__Source text__:

Discussion:
[fuse-devel] How could fuse support parallel opreation
Xing Jing
2011-12-17 09:06:24 UTC
Permalink
Hi, everyone, glad to meet you here.

I've adopted fuse to implement a distributed file system for about
three years. Fuse is really very good, it is easy to learn and use,
and user mode file system is much easier to develop.

At present, I met a problem about the performance of client in my
distributed file system. Although I used mulitple thread to read/write
or create files, only one request from the client can be submit to the
server at one time, which means even we config a very powerfull
computer as a client and mulitple servers to provide service, the
whole system still can only process request one by one as the
limitation of client.

And then, I checked the source code of fuse, I found that most of file
sysetm system calls which sent to user mode from fuse kernel are sent
in the block mode, could there be several queues to process the block
requests to provide a higher performance?

Does anyone else meet the same problem? If you have solutions to deal
with this, would you please tell me? Thank you very much.

Jing
Dec.17th
Goswin von Brederlow
2011-12-18 18:15:24 UTC
Permalink
Post by Xing Jing
Hi, everyone, glad to meet you here.
I've adopted fuse to implement a distributed file system for about
three years. Fuse is really very good, it is easy to learn and use,
and user mode file system is much easier to develop.
At present, I met a problem about the performance of client in my
distributed file system. Although I used mulitple thread to read/write
or create files, only one request from the client can be submit to the
server at one time, which means even we config a very powerfull
computer as a client and mulitple servers to provide service, the
whole system still can only process request one by one as the
limitation of client.
And then, I checked the source code of fuse, I found that most of file
sysetm system calls which sent to user mode from fuse kernel are sent
in the block mode, could there be several queues to process the block
requests to provide a higher performance?
Does anyone else meet the same problem? If you have solutions to deal
with this, would you please tell me? Thank you very much.
Jing
Dec.17th
Fusecan operate in 3 modes:

1) single threaded

Every request blocks until it is finished.

2) multi threaded

Libfuse starts (or reuses an idle one) a new thread for every request
and multiple requests can be processed in parallel, one per thread.
There is a limit on the number of pending requests and some operations
block others. The former can be changed iirc while the later is required
for correct behaviour and nothing can be done there.

__Given instruction A__:
Please identify every line in the entries below that contains the word "rock", and copy each of those lines.

__Dataset records__:
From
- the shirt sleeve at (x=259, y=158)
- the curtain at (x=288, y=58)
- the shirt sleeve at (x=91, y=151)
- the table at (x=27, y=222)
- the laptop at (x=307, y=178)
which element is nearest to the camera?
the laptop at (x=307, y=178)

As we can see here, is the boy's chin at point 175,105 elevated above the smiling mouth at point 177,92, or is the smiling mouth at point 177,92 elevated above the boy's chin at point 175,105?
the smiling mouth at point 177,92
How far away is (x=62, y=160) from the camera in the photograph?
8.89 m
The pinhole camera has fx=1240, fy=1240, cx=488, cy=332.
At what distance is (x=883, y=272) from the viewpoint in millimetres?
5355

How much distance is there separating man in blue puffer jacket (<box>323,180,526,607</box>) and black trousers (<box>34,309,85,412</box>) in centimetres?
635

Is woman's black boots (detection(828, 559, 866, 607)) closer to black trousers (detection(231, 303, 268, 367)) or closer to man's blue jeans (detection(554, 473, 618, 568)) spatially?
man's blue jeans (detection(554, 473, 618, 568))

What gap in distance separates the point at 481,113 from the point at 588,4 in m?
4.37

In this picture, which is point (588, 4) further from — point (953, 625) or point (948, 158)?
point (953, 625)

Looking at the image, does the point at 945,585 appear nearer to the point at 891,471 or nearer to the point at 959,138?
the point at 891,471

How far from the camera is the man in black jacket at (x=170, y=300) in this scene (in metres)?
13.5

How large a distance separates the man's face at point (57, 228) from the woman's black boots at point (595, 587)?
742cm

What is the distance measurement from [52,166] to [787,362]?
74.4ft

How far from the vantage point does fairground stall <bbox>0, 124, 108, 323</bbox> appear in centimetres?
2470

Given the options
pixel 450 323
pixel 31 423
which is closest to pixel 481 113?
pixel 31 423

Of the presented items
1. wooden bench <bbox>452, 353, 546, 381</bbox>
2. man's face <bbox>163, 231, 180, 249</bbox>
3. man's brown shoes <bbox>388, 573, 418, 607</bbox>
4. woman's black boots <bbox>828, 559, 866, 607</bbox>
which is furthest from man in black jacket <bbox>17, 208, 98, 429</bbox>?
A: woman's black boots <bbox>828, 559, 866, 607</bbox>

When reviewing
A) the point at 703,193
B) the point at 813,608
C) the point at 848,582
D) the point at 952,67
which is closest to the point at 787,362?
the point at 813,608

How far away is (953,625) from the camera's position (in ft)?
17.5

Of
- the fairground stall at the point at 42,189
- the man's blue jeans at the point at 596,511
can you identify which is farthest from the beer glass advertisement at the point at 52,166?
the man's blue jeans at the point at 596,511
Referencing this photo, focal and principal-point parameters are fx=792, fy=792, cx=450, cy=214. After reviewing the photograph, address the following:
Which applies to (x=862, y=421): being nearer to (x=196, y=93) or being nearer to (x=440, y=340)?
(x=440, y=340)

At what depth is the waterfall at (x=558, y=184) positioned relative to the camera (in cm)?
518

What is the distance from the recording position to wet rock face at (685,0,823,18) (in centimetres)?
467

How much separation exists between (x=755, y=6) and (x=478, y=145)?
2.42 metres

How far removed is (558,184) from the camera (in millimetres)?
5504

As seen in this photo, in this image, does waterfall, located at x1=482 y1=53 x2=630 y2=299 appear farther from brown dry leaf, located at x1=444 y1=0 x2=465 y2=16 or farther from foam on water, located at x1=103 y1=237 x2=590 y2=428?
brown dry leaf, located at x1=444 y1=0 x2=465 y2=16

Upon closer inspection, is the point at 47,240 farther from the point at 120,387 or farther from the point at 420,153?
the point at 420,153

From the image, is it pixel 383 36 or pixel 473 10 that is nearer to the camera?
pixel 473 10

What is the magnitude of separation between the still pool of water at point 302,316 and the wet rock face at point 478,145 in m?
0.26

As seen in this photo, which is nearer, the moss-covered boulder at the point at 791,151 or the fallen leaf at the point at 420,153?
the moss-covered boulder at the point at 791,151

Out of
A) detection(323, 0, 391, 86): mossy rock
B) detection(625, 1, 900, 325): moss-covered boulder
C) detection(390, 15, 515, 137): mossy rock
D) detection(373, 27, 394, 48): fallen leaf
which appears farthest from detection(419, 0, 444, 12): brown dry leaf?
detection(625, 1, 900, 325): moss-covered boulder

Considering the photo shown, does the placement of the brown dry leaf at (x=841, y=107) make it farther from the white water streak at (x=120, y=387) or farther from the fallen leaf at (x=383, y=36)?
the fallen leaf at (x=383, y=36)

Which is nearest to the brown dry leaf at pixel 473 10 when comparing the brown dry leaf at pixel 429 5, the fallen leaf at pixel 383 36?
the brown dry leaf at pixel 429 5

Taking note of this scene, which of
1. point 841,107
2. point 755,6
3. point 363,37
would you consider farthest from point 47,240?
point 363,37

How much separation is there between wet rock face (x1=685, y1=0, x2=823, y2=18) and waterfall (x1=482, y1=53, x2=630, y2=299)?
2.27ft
* * *
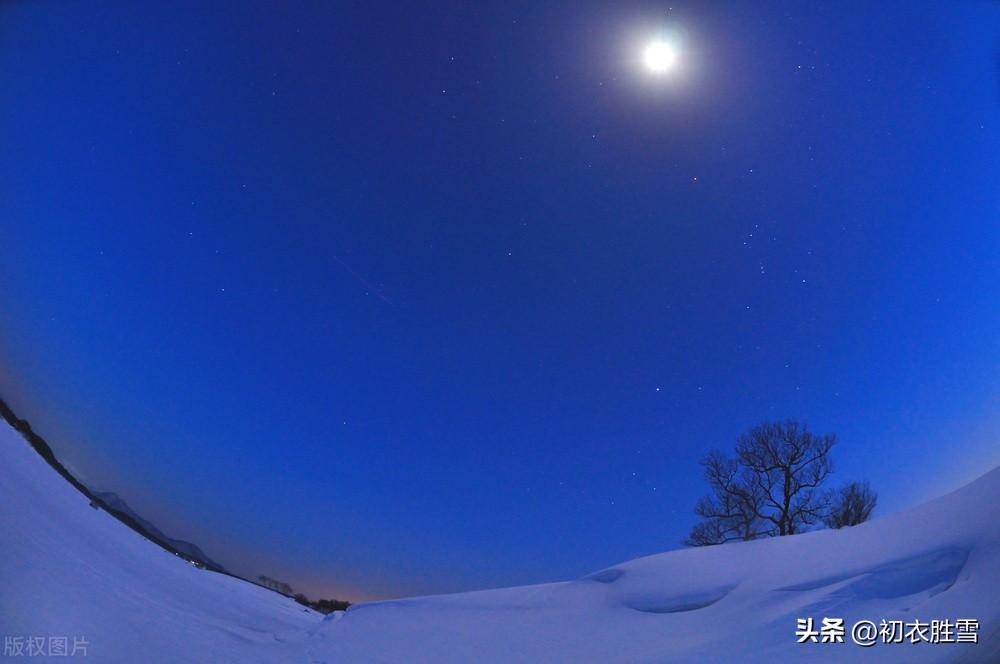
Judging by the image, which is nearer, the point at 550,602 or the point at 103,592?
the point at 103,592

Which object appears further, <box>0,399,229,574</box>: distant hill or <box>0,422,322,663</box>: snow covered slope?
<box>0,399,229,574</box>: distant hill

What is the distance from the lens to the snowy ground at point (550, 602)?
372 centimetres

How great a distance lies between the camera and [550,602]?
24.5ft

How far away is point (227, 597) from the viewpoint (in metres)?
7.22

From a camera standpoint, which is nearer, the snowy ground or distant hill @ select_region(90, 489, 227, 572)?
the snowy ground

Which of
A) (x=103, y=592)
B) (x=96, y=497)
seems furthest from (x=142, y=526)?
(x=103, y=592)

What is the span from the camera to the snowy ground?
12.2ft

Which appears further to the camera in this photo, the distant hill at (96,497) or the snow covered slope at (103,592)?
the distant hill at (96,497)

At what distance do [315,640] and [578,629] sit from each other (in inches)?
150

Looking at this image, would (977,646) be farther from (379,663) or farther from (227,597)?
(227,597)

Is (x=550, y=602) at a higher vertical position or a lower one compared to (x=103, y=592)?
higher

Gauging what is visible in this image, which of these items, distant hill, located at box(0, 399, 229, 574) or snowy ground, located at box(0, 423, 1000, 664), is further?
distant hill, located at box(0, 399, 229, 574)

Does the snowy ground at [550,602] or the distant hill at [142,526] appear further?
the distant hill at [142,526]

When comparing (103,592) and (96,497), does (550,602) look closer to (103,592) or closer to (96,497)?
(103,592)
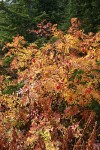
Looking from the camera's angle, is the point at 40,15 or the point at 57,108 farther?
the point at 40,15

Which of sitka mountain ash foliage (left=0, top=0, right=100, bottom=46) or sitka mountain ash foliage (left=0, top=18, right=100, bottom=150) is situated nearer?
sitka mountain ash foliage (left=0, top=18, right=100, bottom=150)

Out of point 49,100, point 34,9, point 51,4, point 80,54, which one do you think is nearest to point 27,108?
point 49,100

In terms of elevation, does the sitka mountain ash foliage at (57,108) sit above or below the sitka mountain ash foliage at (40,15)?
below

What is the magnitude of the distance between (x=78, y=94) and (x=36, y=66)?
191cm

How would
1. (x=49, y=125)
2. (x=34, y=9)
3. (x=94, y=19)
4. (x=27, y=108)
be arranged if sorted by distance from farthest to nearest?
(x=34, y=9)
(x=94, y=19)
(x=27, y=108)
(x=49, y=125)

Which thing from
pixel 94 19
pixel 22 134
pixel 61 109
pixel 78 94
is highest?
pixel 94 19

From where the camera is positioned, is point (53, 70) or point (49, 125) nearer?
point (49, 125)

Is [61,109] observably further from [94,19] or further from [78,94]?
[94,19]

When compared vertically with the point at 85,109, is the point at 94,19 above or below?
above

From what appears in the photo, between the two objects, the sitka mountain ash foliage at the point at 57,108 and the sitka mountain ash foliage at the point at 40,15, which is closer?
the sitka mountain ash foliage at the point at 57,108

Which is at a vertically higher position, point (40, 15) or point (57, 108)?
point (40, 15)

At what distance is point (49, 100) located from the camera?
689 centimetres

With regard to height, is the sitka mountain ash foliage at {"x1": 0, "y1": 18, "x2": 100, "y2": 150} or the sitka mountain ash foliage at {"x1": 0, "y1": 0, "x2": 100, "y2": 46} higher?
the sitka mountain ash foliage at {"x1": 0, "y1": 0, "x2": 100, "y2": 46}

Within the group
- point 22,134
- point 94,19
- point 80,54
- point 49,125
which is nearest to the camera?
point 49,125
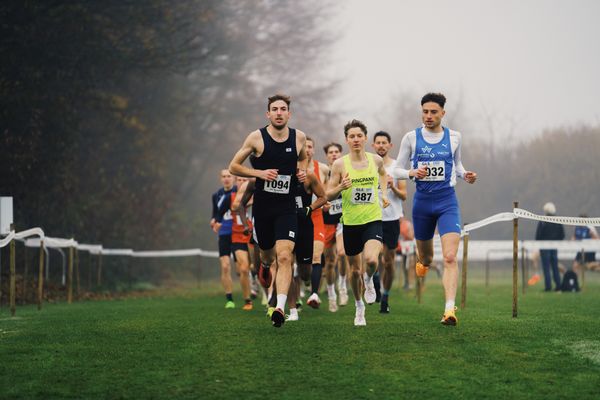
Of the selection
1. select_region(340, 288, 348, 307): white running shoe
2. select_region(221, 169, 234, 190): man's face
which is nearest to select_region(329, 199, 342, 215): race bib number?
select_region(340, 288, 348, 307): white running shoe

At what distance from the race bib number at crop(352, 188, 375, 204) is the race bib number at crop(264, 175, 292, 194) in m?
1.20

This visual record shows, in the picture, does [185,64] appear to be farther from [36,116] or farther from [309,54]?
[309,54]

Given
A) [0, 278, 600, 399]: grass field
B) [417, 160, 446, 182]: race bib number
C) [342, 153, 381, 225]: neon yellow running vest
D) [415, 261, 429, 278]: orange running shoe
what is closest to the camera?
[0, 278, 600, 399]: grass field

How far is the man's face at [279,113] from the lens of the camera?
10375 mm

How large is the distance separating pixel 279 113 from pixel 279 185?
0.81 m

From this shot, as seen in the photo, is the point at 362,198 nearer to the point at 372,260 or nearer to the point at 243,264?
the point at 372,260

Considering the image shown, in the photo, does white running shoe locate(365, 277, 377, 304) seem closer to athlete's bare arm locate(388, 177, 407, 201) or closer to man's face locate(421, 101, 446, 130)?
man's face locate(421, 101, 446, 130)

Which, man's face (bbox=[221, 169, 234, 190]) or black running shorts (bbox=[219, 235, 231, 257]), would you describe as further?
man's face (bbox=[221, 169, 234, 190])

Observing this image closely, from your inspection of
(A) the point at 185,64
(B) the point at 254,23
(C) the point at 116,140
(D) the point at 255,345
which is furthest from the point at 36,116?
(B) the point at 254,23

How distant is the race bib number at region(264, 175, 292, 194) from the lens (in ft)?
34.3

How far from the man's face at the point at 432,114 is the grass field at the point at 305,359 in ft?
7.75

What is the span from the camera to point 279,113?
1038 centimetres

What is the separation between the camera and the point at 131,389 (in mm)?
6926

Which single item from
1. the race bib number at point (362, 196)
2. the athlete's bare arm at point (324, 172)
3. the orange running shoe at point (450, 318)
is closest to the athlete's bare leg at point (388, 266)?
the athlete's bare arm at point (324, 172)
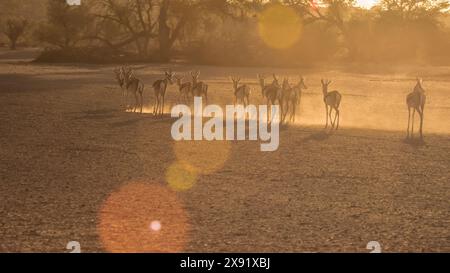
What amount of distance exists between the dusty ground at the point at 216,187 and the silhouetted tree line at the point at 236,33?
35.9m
--
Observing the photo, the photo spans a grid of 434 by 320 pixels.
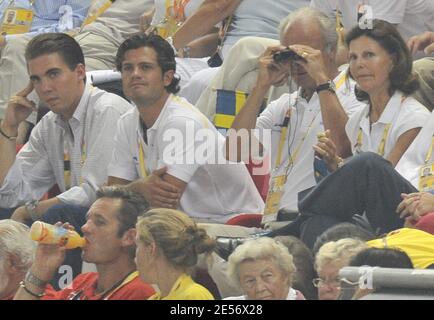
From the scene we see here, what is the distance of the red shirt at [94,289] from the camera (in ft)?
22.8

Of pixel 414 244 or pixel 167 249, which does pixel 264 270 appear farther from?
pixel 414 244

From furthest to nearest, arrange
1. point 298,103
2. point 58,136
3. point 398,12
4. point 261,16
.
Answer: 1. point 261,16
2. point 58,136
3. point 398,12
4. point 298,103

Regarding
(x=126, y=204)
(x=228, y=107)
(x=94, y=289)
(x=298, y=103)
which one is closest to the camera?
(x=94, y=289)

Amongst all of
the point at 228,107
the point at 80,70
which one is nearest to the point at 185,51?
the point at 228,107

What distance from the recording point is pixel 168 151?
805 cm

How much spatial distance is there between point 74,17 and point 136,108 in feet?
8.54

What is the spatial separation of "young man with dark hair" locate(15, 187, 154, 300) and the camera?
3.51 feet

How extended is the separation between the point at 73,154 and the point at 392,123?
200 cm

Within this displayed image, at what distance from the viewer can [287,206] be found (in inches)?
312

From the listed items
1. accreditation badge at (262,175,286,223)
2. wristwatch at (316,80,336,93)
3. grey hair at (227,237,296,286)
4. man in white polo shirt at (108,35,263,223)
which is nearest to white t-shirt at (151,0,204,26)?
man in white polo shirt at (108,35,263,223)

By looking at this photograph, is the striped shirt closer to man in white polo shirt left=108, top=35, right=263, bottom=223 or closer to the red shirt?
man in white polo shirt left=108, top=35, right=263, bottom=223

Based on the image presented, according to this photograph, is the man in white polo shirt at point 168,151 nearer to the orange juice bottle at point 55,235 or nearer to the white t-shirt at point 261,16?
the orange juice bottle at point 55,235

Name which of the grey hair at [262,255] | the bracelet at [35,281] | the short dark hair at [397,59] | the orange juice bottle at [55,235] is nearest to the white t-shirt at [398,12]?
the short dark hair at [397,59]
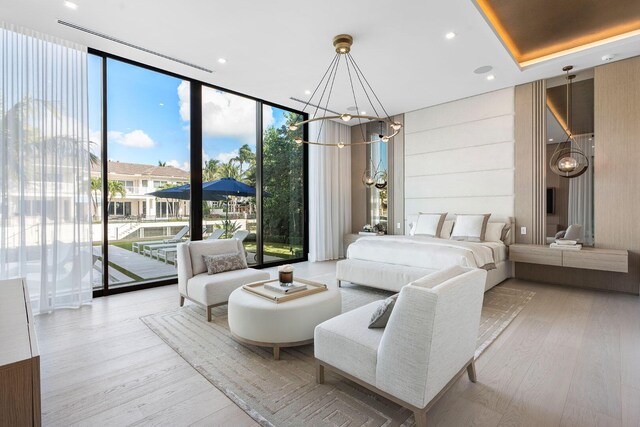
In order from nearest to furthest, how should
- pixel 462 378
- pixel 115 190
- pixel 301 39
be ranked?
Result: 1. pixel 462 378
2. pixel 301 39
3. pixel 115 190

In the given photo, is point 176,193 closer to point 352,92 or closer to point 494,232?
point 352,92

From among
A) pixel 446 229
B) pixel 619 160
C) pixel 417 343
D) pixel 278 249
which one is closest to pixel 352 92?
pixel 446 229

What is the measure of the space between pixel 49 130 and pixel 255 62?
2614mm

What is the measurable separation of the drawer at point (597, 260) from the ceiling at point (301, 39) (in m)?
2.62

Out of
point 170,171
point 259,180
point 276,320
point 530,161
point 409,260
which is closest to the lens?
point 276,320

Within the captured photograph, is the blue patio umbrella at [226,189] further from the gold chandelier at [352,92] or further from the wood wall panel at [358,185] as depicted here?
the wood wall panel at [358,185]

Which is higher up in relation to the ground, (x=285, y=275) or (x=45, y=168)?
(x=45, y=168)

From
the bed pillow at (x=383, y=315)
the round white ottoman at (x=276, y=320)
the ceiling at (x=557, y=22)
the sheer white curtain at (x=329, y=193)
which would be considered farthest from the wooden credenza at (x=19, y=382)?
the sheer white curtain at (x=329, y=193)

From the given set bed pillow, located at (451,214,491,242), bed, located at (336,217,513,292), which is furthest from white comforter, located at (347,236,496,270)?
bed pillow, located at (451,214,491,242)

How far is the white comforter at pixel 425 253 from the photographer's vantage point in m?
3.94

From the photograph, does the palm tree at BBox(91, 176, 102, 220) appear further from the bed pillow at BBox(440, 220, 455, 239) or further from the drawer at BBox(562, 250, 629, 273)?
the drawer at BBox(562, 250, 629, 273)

__Given instruction B__:
In the FUSE thread above, how long has Xing Jing been using fuse to implement a distributed file system?

__Exercise output A__:
What is the distance from the recording position to wet rock face at (685,0,823,18) (in centimetres)?
What is the magnitude of separation between the still pool of water at point 302,316 and the wet rock face at point 478,145 in m?
A) detection(323, 0, 391, 86): mossy rock
C) detection(390, 15, 515, 137): mossy rock
How much separation is there between wet rock face (x1=685, y1=0, x2=823, y2=18) and waterfall (x1=482, y1=53, x2=630, y2=299)?

__Exercise output B__:
About three years.